Eu realmente quero descansar… só um pouco.
Tudo o que queria era desistir. O pensamento percorreu sua mente como uma onda gelada, mas, antes que pudesse se entregar totalmente, algo instintivo o impulsionou.
Esticou um braço. Depois o outro. As pernas, pesadas como chumbo, seguiram, arrastando-se.
Era um movimento lento, desajeitado, sustentado apenas por uma determinação silenciosa, moldada por muitas experiências como aquela.
Rachaduras se alastraram pela plataforma em todas as direções, e Jasper mal teve tempo de erguer o olhar antes que o chão cedesse por completo.
A pedra se desfez em blocos e poeira, tragada pela maré de ferro derretido lá embaixo. Ele despencou junto, o corpo girando no ar, em direção à morte certa.
Mas algo o puxou de volta.
Um impacto brutal o arrancou da queda, o ombro quase deslocando quando uma mão firme o agarrou pelo braço. O Caçador de Ossos o segurava.

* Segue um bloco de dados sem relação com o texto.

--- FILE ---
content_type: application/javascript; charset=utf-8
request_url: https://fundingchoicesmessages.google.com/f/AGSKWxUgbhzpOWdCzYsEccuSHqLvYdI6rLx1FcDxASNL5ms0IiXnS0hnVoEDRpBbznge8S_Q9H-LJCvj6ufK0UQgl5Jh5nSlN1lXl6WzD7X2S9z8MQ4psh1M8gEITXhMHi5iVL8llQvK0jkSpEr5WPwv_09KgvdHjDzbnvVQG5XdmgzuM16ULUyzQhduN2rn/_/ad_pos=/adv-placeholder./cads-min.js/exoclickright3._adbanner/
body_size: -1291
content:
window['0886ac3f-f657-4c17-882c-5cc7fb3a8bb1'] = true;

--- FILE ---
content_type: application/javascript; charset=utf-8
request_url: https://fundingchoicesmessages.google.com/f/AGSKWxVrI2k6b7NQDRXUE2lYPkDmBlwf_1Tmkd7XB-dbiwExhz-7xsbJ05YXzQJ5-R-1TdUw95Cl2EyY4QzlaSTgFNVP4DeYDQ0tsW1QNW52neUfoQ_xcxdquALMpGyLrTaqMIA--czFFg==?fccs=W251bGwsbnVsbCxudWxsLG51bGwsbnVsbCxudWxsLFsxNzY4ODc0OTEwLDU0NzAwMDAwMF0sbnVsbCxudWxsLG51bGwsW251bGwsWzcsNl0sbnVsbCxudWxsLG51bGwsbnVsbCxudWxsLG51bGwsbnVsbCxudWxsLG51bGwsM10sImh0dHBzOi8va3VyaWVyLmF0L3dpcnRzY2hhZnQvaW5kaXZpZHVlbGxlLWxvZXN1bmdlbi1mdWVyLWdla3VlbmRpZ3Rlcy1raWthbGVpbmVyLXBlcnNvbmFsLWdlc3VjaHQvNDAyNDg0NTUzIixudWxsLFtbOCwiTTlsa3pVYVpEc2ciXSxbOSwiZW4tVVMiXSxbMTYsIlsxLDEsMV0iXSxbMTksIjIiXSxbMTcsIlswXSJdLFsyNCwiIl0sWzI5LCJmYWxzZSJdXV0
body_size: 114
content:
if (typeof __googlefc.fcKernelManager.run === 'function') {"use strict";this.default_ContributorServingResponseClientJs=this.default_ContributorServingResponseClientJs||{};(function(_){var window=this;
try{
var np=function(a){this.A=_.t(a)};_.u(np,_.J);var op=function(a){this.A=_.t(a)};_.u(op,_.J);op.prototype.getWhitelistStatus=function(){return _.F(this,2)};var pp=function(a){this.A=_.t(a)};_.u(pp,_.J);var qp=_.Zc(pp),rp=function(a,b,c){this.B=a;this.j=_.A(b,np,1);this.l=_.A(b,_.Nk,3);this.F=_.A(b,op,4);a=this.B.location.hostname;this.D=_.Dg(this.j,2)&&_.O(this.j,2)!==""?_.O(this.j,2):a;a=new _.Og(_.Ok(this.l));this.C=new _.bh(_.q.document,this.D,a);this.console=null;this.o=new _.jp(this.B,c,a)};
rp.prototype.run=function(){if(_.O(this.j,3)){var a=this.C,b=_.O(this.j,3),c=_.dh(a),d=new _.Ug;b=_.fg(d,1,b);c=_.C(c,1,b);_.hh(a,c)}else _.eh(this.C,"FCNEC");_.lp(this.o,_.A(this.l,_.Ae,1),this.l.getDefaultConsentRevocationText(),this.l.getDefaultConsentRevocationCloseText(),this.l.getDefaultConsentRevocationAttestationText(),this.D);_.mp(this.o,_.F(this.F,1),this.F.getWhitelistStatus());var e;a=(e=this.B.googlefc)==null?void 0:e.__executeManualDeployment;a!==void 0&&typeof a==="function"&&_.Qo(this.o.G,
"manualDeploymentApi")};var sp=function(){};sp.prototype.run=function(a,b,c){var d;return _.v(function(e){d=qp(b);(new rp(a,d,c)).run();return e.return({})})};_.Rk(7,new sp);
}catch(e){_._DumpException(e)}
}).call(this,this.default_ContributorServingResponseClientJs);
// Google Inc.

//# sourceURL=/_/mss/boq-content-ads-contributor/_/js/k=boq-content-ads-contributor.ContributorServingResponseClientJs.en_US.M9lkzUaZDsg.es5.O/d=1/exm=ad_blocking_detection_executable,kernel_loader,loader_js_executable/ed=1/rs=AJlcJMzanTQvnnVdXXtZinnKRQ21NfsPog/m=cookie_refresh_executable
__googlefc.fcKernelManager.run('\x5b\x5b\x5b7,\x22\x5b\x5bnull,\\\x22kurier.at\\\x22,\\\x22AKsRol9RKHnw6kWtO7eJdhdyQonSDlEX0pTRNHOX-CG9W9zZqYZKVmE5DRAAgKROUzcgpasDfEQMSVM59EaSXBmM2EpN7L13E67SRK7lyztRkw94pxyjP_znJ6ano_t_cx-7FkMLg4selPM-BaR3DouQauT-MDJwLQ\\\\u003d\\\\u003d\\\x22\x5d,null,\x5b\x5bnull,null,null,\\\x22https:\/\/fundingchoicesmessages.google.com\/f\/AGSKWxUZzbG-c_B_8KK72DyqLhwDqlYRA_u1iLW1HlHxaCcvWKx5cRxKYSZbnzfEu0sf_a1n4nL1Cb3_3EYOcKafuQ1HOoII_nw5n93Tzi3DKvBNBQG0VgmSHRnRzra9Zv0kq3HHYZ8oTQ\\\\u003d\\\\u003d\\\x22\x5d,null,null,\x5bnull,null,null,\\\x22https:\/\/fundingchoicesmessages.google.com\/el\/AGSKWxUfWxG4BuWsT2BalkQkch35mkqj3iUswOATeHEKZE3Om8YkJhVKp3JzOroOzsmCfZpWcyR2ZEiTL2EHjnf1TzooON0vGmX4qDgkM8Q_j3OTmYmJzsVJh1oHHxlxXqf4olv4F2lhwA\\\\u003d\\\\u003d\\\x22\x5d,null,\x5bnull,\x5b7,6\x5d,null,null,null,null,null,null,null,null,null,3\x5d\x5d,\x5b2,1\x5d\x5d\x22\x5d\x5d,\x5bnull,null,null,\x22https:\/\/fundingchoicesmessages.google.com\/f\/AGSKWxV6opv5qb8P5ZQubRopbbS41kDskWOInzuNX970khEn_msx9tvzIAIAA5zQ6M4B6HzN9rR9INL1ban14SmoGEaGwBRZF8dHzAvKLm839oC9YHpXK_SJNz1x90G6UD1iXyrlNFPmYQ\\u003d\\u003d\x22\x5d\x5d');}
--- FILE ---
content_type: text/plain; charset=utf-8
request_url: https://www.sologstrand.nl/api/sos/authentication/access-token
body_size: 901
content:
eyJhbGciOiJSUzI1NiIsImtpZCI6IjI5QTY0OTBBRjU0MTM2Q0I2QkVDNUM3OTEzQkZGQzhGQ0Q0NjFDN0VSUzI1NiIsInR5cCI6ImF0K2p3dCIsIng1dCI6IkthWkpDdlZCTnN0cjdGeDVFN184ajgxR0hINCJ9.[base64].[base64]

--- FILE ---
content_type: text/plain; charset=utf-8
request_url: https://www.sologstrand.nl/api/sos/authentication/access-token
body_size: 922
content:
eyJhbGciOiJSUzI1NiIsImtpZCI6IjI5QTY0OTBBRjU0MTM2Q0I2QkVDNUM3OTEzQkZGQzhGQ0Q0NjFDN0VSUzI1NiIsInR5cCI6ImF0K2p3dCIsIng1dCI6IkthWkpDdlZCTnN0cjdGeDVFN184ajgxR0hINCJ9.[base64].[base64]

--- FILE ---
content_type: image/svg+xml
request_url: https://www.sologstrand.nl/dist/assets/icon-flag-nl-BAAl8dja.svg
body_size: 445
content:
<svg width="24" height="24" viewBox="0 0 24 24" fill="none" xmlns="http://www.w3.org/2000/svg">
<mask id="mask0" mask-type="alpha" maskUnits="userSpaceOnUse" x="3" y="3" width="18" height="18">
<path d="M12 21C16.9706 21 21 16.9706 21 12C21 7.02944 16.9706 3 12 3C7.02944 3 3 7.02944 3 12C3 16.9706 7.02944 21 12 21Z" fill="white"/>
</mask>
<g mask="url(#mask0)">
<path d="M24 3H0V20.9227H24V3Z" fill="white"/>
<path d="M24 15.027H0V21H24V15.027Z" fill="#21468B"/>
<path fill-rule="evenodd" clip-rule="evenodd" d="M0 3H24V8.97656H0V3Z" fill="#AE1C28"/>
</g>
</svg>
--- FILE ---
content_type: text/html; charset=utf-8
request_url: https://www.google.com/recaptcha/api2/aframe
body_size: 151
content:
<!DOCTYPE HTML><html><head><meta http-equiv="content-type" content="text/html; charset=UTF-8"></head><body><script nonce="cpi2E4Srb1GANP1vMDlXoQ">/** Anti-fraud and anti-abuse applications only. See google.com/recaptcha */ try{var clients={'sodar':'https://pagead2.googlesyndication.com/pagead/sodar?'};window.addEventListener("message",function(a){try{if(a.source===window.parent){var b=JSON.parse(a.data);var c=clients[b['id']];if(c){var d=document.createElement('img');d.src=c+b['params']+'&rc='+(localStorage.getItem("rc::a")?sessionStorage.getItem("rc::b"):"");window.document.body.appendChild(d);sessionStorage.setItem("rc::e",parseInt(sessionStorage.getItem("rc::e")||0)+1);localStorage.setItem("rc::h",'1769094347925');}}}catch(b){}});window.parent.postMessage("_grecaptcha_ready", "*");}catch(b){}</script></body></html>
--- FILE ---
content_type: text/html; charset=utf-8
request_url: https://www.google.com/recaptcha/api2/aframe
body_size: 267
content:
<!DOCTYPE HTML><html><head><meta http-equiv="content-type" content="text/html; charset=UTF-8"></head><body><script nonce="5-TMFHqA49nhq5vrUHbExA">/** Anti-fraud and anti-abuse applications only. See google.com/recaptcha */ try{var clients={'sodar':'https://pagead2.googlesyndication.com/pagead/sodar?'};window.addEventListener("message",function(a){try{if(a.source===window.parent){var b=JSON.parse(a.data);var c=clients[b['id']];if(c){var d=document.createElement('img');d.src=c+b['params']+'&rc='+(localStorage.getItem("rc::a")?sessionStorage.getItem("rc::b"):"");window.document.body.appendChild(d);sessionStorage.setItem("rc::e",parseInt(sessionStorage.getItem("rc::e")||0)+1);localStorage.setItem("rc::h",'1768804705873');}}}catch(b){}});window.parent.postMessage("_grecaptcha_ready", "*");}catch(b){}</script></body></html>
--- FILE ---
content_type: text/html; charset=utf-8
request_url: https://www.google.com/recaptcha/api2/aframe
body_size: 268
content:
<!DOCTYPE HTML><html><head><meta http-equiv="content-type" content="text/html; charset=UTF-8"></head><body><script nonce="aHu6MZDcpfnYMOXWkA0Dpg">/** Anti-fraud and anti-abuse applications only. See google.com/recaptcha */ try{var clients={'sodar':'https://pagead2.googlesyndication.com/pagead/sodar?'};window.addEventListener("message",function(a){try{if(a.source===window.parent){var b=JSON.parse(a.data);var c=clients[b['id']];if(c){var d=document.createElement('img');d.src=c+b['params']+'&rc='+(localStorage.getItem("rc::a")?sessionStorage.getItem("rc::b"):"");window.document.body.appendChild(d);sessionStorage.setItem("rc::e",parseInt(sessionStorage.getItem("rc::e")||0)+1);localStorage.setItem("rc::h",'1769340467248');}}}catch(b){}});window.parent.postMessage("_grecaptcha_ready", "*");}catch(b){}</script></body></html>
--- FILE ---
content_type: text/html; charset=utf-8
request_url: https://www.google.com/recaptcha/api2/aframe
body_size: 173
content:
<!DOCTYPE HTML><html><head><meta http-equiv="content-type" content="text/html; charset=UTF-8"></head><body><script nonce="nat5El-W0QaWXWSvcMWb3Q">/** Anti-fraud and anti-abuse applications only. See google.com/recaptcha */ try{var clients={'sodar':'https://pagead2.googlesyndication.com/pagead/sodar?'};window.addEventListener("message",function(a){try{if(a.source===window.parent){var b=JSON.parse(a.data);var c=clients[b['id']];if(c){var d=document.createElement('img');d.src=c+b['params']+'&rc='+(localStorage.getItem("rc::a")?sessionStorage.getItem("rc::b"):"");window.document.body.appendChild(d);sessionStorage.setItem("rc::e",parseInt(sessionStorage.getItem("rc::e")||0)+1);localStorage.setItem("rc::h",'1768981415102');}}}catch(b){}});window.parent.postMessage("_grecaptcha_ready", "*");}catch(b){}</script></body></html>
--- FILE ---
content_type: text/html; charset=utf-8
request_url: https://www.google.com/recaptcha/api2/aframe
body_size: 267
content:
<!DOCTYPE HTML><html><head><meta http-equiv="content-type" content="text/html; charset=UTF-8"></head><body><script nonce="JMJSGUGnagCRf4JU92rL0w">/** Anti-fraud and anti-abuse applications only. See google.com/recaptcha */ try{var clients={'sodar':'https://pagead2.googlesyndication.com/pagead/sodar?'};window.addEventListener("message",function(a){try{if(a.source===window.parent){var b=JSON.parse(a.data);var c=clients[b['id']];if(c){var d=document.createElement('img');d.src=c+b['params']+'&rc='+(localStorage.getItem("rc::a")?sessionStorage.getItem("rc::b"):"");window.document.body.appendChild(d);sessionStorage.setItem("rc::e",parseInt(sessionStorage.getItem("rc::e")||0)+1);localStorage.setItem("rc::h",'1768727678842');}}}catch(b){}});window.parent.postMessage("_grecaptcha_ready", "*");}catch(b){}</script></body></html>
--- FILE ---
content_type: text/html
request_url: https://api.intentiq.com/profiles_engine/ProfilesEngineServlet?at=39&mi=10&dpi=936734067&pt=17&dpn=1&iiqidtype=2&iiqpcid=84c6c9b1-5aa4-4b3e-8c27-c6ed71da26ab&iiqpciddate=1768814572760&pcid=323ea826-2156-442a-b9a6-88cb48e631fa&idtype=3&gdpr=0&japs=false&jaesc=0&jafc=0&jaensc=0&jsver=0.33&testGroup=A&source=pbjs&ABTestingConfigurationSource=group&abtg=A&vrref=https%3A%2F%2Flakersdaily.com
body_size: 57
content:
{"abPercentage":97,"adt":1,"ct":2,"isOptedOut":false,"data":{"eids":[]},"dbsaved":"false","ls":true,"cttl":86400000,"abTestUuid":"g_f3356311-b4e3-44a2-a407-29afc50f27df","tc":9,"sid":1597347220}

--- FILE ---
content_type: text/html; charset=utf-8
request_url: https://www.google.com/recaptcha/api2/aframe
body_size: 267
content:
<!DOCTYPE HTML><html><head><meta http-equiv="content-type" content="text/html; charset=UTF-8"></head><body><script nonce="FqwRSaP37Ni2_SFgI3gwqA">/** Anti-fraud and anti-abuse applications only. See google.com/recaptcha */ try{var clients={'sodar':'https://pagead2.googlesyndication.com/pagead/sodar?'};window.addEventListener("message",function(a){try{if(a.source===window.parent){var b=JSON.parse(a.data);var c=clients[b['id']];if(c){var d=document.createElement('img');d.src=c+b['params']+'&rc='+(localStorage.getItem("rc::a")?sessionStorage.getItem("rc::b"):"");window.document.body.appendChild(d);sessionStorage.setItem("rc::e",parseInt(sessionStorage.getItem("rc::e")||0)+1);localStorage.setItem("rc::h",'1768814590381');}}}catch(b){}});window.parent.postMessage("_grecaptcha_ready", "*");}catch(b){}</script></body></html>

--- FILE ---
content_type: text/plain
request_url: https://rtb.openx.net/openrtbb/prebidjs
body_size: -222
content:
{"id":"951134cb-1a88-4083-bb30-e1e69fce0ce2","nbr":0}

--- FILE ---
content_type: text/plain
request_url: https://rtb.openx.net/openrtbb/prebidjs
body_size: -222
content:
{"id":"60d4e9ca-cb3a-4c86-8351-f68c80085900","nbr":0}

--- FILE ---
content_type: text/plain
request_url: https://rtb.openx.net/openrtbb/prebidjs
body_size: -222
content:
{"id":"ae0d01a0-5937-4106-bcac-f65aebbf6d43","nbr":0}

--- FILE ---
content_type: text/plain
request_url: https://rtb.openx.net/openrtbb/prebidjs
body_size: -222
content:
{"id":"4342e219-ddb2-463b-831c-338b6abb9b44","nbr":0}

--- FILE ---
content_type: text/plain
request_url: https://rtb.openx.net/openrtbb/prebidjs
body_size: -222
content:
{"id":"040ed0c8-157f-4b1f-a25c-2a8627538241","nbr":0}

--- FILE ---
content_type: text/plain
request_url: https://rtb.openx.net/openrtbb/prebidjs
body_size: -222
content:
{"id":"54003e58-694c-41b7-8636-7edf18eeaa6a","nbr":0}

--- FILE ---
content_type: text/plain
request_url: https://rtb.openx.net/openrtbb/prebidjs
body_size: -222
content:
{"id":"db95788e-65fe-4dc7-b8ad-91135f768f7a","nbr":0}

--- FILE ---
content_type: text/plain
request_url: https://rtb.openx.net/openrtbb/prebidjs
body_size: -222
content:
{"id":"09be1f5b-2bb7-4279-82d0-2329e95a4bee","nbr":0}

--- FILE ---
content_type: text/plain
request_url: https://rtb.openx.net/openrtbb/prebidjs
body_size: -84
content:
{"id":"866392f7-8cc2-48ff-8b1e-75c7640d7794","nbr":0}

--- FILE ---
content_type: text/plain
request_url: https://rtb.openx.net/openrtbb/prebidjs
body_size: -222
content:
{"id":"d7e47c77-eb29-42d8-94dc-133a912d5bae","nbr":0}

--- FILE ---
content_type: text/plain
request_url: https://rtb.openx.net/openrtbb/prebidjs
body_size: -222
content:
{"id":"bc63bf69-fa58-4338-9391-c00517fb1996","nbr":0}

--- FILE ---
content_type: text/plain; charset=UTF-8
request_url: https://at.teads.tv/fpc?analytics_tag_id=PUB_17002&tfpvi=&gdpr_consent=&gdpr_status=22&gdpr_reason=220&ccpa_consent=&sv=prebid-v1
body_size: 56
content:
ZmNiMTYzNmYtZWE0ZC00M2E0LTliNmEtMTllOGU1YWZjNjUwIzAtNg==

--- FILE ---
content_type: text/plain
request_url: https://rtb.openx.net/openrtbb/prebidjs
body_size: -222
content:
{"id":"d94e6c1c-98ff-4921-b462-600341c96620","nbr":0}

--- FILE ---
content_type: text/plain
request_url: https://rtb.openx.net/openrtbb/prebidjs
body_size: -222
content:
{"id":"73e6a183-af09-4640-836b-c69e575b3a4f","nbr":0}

Os músculos estavam tensionados ao extremo, os dentes cerrados, enquanto a outra mão se prendia a uma haste de metal torta, cravada na parede.
— Você é ótimo em arrumar formas novas de quase morrer. Sorte a sua que eu sou ótimo em encontrar maneiras de escapar da morte. — O rangido alto do ferro se dobrando lentamente sob o peso dos dois interrompeu o Caçador. — Esqueça, estamos fodidos. Pelo menos deixei Kaern lá fora, talvez eu ache ele de novo na próxima vida. Hahaha
Ambos estavam suspensos, com o abismo flamejante crescendo sob eles. Do vapor denso, olhos alaranjados começaram a brilhar, dezenas deles, como brasas flutuando na penumbra.
Coletores surgiram em silêncio, deslizando pelas paredes e pelas plataformas destruídas, seus corpos deformes pingando gotas de ferro incandescente.
Três se penduraram como aranhas, avançando em direção a Jasper. Outros quatro desceram pelas colunas retorcidas para alcançar o Caçador.
Garras afiadas rasgaram o metal e abriram apoios improvisados. Um deles se enfiou entre os dois, formando uma espécie de ponte viva.
Jasper foi puxado por braços finos e duros, envolto num abraço de ferro. O Caçador, relutante, foi erguido aos trancos, soltando blasfêmias em meio à surpresa.
Quando finalmente alcançaram o topo, os Coletores os arrastaram para fora da caverna e selaram a entrada atrás deles. Logo, os mecanismos de drenagem começaram a esvaziar a câmara, o rugido do metal derretido sendo substituído pelo som ritmado das válvulas.
No fim, todos riram, um coro dissonante de vozes, satisfeitos com a diversão que haviam arrancado dos intrusos.
Que loucura… pensou Jasper, antes de deixar as pálpebras pesarem e o mundo desaparecer num descanso profundo.
Enquanto isso, algo tomava forma na névoa: um vulto solitário, de contornos turvos, erguia-se a certa distância. Mesmo sem corpo definido, seus olhos âmbar brilhavam na penumbra, fixos no garoto adormecido.
Por um breve instante, o subsolo parou, e então uma brisa invisível varreu a névoa, levando a figura etérea na direção de uma imensa pirâmide tecnológica que se erguia ao longe.